A whirlwind visit by some of the country’s top diplomats on Friday to typhoon-hit areas undergoing reconstruction in the south drew the ire of residents because the visitors only made a quick circuit of the community while remaining on their buses.
A resident surnamed Hung (洪) said he saw three buses head into the “Kaohsiung Shanlin Tzu Chi Great Love Village,” (高雄杉林慈濟大愛園區) where 752 households live in permanent housing, at about noon on Friday and leave after slowly driving in a loop around the village.
“Had they been sincere in extending their concern to victims, they would have gotten off the buses,” said Hung, who moved to the village from Liouguei (六龜), which suffered severe damage during floods caused by Typhoon Morakot two years ago.
Some residents, who were not aware of the visit beforehand, wondered who the visitors were and described them as “bad-mannered” for touring typhoon victims’ housing as if it were a sightseeing spot, only to later find out that they were the heads of the nation’s overseas diplomatic missions and representative offices.
Some residents drew an analogy between the group’s visit and a trip to the zoo.
The visit by 81 representatives and diplomats, who gathered in Taipei earlier this week for a three-day meeting, came at the request of President Ma Ying-jeou (馬英九).
According to the Ministry of Foreign Affairs, the trip was scheduled so that diplomats could keep abreast of the country’s post-Morakot reconstruction efforts and so that they could thank foreign officials for their help when they return to their posts.
The visit was also organized so the diplomats could learn how the typhoon victims had recovered and rebuilt their lives, which could provide a model for Taiwan’s humanitarian aid to other countries, the ministry added.
At about 11:40am on Friday, the diplomats arrived in three buses at the village hall where they were briefed on reconstruction work as they had lunch.

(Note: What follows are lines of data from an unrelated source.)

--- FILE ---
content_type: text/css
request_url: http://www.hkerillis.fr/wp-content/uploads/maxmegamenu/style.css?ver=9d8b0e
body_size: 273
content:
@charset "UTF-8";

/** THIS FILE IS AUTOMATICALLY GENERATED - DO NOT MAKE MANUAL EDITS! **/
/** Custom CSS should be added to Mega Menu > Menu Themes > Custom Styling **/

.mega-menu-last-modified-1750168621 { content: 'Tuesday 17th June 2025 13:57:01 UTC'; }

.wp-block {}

This was followed by the bus tour of the village’s permanent housing.
The buses then took the diplomats to Younglin Organic Farm (永齡有機農場), which is about 800m from the Great Love Village and was developed to help typhoon victims learn about organic farming as a way of making a living, where they were given a 20-minute briefing.
Following this, the buses headed to another newly built community for victims from Siaolin Village (小林) in Greater Kaohsiung, one of the areas hardest hit by Morakot.
The journey to the reconstruction areas ended at 2:40pm.
While some of the diplomats said the itinerary was too rushed and left them no time to visit the permanent housing, most kept quiet when asked whether their visit to the villages without interacting with residents would be negatively perceived.
Speaking to reporters, Ambassador to Belize David Wu (吳建國) said they did not get off the buses because the schedule was tight, but he did get a sense of the rebuilding efforts from the briefings.
“[To get a more in-depth understanding,] we might need to read more materials afterward,” Wu said.
Ambassador to Haiti Liu Bang-zyh (劉邦治) said he did not have a chance to take a look at the interior of the permanent housing.
Wang Ming-yao (王明耀), a resident of the Great Love Village, said the diplomats would have gained just a superficial understanding about people’s experiences during the post-disaster reconstruction through such a cursory trip.